Recently, the combined use of FOLFIRINOX (leucovorin and fluorouracil plus irinotecan and oxaliplatin) and gemcitabine plus nab-paclitaxel has significantly improved the prognosis of patients with pancreatic cancer. However, there is still a high proportion of patients who develop metastatic pancreatic cancer in the course of chemotherapy or within a short period after chemotherapy. Previous reports have shown that chemotherapy-driven cytokine storms or the direct effects of certain chemotherapeutics on stromal and/or immune cells collectively change the microenvironment of the primary tumor, thus indirectly promoting metastasis. However, the mechanism underlying chemotherapy-induced metastasis in the course of chemotherapy, and afterwards, remains elusive in pancreatic cancer. In the present study, we aimed to determine the expression of CCL26 in the pancreatic cancer-associated fibroblasts (CAFs) after nab-paclitaxel treatment and to explore the role of CCL26 in the pancreatic adenocarcinoma (PDAC) invasion. Our results showed that nab-paclitaxel increased CCL26 mRNA and protein expression levels in a dose- and time-dependent manner. Subsequently, PDAC cell lines were treated with recombinant CCL26 for 48 h. The transwell migration assay showed that recombinant CCL26 enhanced the invasion of PDAC cells. Western blot analysis showed that the protein expression levels of phospho-(p-)PI3K, p-AKT, and p-mTOR were increased by CCL26 in PDAC cells. CCL26 expressions in 95 PDAC tissues and adjacent normal tissues were evaluated using reverse transcription-quantitative polymerase chain reaction and immunohistochemistry. CCL26 was found to be overexpressed in PDAC samples, and upregulated CCL26 expression was significantly associated with advanced perineural invasion, lymph node metastasis, and poor differentiation. In summary, our results showed that nab-paclitaxel increased the expression of CCL26 in CAFs, and CCL26 enhanced the invasive potential of pancreatic cancer cells by activating the PI3K/AKT/mTOR axis. Thus, CCL26 may be a potential prognostic biomarker for pancreatic cancer.

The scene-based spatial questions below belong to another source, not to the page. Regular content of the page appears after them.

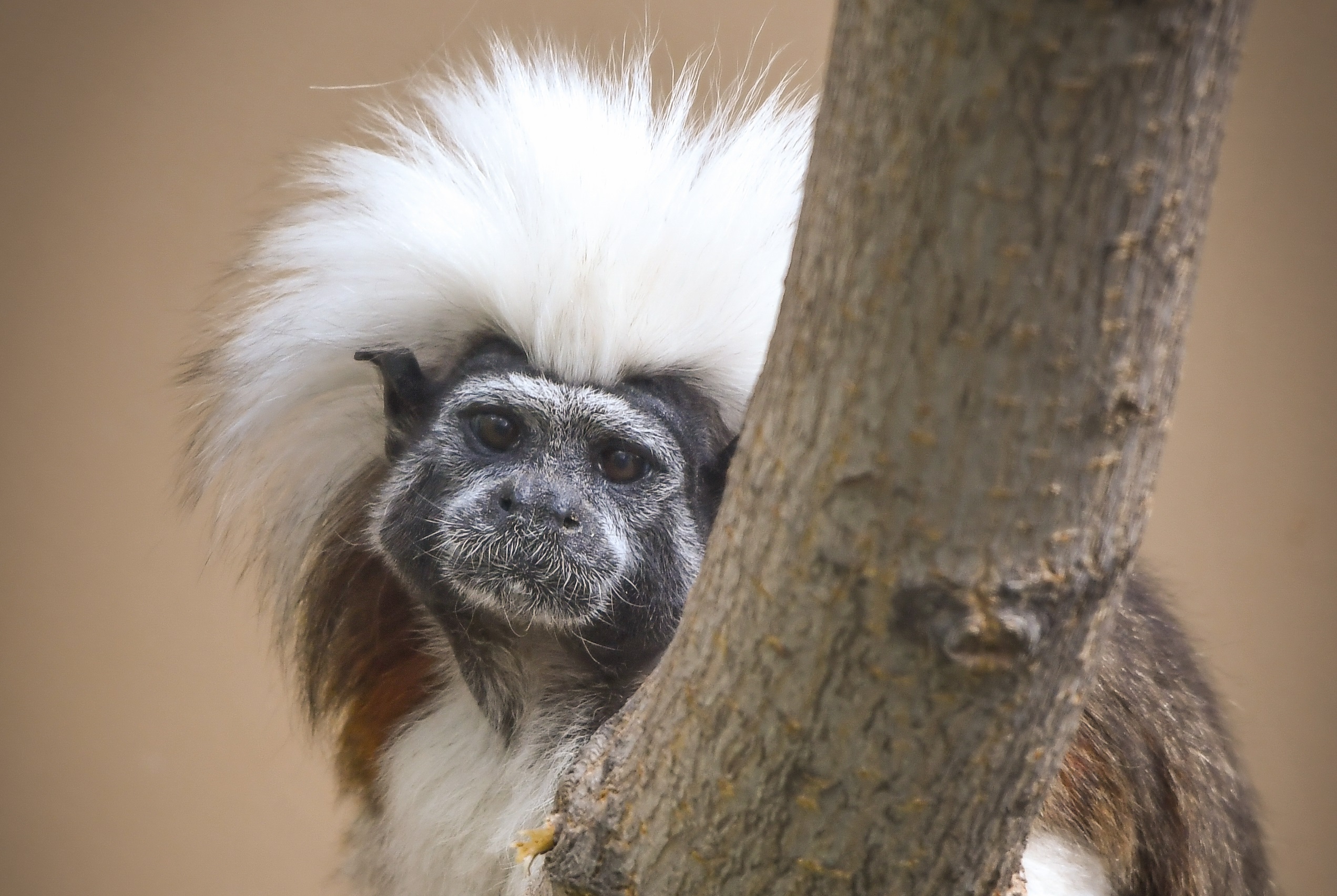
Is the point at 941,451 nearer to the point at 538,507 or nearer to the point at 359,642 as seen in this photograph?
the point at 538,507

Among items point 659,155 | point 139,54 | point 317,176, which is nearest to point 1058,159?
point 659,155

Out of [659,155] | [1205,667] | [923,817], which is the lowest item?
[1205,667]

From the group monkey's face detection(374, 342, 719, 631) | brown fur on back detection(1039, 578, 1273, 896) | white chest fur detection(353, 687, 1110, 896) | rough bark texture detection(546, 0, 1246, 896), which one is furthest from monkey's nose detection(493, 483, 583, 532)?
brown fur on back detection(1039, 578, 1273, 896)

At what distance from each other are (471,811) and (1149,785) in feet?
2.70

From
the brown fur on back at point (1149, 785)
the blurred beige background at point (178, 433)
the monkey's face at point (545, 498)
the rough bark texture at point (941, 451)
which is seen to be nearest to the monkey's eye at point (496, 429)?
the monkey's face at point (545, 498)

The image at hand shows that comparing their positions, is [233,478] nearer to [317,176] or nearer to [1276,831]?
[317,176]

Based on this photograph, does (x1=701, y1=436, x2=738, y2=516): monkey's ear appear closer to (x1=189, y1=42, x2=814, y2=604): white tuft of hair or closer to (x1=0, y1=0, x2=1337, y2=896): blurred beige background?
(x1=189, y1=42, x2=814, y2=604): white tuft of hair

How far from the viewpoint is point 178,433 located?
224 cm

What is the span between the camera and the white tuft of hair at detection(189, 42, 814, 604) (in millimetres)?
1320

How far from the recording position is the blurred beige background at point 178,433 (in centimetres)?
237

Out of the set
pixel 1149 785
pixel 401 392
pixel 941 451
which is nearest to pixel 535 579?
pixel 401 392

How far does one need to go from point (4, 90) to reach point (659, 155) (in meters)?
1.58

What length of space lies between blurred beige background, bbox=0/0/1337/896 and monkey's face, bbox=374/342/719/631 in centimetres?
107

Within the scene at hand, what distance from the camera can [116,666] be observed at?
2.52 meters
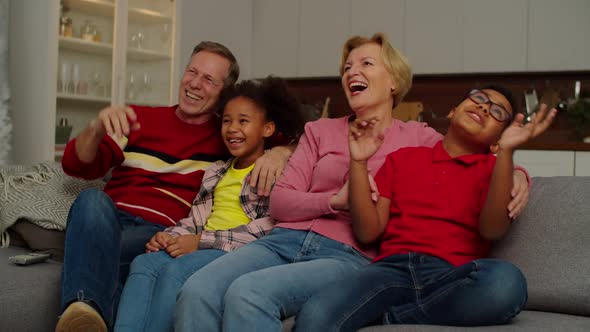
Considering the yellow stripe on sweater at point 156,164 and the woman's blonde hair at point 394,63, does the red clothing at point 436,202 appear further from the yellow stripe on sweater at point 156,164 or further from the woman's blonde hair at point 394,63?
the yellow stripe on sweater at point 156,164

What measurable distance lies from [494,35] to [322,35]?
1367 millimetres

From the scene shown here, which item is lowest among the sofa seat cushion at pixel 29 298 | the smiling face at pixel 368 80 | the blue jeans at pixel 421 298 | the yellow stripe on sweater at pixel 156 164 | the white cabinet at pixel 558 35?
the sofa seat cushion at pixel 29 298

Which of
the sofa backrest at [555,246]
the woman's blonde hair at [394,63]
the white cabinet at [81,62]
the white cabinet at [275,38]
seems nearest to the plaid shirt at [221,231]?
the woman's blonde hair at [394,63]

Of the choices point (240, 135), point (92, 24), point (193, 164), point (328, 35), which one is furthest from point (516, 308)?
point (328, 35)

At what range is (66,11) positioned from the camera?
397cm

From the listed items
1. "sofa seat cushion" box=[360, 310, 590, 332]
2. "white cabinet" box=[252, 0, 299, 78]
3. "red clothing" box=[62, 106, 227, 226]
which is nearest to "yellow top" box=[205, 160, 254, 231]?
"red clothing" box=[62, 106, 227, 226]

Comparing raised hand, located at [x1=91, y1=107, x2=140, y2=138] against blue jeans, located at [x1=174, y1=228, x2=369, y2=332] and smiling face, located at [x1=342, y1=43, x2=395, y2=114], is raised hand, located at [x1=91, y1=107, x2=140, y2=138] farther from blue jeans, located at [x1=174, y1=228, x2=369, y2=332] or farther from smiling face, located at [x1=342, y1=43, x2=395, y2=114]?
smiling face, located at [x1=342, y1=43, x2=395, y2=114]

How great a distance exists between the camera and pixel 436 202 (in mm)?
1574

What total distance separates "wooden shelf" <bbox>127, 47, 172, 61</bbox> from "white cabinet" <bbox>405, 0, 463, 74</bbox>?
178cm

最近,FOLFIRINOX(亚叶酸钙和氟尿嘧啶加伊立替康和奥沙利铂)和吉西他滨加 nab-紫杉醇的联合使用显著改善了胰腺癌患者的预后。然而,仍有相当一部分患者在化疗过程中或化疗后短期内发展为转移性胰腺癌。先前的报告表明,化疗驱动的细胞因子风暴或某些化疗药物对基质和/或免疫细胞的直接作用共同改变了原发肿瘤的微环境,从而间接促进了转移。然而,在胰腺癌化疗过程中以及之后,化疗诱导转移的机制仍不清楚。在本研究中,我们旨在确定 nab-紫杉醇处理后胰腺癌相关成纤维细胞(CAFs)中 CCL26 的表达,并探讨 CCL26 在胰腺腺癌(PDAC)侵袭中的作用。我们的结果表明,nab-紫杉醇以剂量和时间依赖的方式增加了 CCL26 mRNA 和蛋白的表达水平。随后,用重组 CCL26 处理 PDAC 细胞系 48 小时。Transwell 迁移实验表明,重组 CCL26 增强了 PDAC 细胞的侵袭。Western blot 分析表明,CCL26 增加了 PDAC 细胞中磷酸化(p-)PI3K、p-AKT 和 p-mTOR 的蛋白表达水平。使用逆转录定量聚合酶链反应和免疫组织化学评估了 95 例 PDAC 组织和相邻正常组织中的 CCL26 表达。发现 CCL26 在 PDAC 样本中过表达,上调的 CCL26 表达与神经周围浸润、淋巴结转移和低分化显著相关。总之,我们的结果表明,nab-紫杉醇增加了 CAFs 中 CCL26 的表达,CCL26 通过激活 PI3K/AKT/mTOR 轴增强了胰腺癌细胞的侵袭能力。因此,CCL26 可能是胰腺癌的一个潜在预后生物标志物。